Writers: Henry Lewis, Jonathan Sayer, Henry Shields
Director: Mark Bell
Reviewer: Karen Bussell
It’s oh so very silly but a perfect antidote to a miserable May evening.
Mischief Theatre’s The Play that Goes Wrong is just that – a play within a play where chaos reigns as a stalwart am dram group is determined to reach the end of its piece while a tsunami of mishap and mayhem is unleashed. The double programme is a must – setting out the conceit of Cornley Polytechnic Drama Society with fine detail not to be overlooked.
It all starts before curtain up with the cast wandering among the audience fixing stuff and looking important, recruiting assistance to hold props in place while a plethora of duct tape, inept hammers and broken brushes are employed. Master of ceremonies, society president, director and claiming almost all creative credits Chris Bean (Patrick Warner) delivers, in plummy tones, a profuse welcome reciting a lamentable list of previous low-cost, compromised cast productions including Cat, James and the (rapidly ripening) Peach, Ugly and the Beast, and apologising for the mix-up with Mamma Mia tickets.
So Murder at Haversham Manor opens and any unsuspecting audience member will very quickly know exactly what is in store for the next two hours as a high-octane catalogue of disasters commences with overacting, stuck doors, falling props, collapsing scenery, felled actors and missed cues aplenty. And it is relentless, obvious and very, very silly.
Henry Lewis, Jonathan Sayer and Henry Shields’ clever script is a minefield of mangled words, Two Ronnies-esque Q&As, Groundhog Day moments and ambiguity. And silly. Just as Les Dawson excelled at misplaying the piano, so it takes accomplished actors to be this awful but the fine line between gauche and disbelief is carefully trodden.
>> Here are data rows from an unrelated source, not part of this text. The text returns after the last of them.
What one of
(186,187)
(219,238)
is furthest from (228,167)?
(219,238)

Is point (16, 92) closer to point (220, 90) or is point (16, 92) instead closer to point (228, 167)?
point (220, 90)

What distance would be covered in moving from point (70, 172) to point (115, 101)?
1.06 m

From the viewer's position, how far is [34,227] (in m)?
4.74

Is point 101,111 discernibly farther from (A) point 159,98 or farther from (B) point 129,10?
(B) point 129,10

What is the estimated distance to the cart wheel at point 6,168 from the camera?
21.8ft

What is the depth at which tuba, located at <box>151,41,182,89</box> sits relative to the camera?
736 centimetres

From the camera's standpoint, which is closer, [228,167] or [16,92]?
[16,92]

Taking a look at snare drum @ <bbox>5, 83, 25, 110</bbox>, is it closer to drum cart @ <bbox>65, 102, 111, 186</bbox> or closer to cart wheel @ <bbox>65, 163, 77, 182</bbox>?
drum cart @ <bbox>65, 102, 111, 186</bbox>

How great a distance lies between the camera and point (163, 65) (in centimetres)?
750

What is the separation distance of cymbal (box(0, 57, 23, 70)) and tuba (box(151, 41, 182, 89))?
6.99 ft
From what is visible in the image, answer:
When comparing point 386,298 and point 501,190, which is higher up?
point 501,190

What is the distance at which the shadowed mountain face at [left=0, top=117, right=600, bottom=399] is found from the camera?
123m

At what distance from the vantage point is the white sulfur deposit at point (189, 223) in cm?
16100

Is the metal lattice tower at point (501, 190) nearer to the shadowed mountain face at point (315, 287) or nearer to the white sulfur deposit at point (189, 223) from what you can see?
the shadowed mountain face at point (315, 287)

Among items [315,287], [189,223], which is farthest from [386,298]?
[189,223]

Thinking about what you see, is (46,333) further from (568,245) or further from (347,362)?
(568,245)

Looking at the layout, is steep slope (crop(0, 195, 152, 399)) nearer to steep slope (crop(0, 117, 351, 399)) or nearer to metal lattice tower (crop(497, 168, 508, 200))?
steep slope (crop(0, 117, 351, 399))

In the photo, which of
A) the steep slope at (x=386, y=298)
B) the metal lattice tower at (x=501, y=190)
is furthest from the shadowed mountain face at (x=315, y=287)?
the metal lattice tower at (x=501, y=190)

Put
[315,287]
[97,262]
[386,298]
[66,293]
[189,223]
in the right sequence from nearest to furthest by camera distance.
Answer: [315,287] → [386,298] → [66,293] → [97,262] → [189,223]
Nigel Hook’s incredible set is devised with precision to fall apart – amazingly without truly injuring anyone – particularly the elevated study area where Edward Judge as Robert Grove as Thomas Colleymoore executes a beautifully choreographed scramble among tumbling plants, rolling desks, rotating globes and random chairs on a 45 degree incline to answer the phone and check his ledger.
Edward Howells is faithful manservant Dennis whose maths is akin to Diane Abbott’s and has those difficult words – mispronounced of course – written on his hand with his version of façade raising the most giggles while Jason Callender is the rather mobile corpse making an early exit and repeated mistimed entrances. The Poly’s hammy leading – and only – lady, is love interest Florence (a seemingly resilient Meg Morrell given the number of bangs on head and falling out of windows she sustains) pouting and posturing, determined to steal the show at every overacted episode and whose luvvie-off with stage manager Annie (Katie Bernstein), reluctantly hoicked into action to cover but rather liking the limelight, is a delight.
Rather less convincing as flighty debutant Florence (with no other options left, it’s Hobson’s choice) is the dour Trevor (Graeme Rooney) whose time at the sound desk is purely to tick off the electronics module for his degree but whose aim of the evening is to be reunited with Duran Duran. Alistair Kirton (Forgotten series two) is charming acting naïf Max/Cecil whose place on the boards has been bought but whose exuberance and glee at his showmanship is infectious with flailing arms, clunky gestures, broken sword, rogue sideburn and missing dog adding to the confusion.
The company, formed in 2008 by former LAMDA Drama School students, may be a one-trick pony but with panto, murder, robbery and improv already under its belt, it will be interesting to see what is next in the Mischief Theatre’s repertoire of malfunctioning mayhem.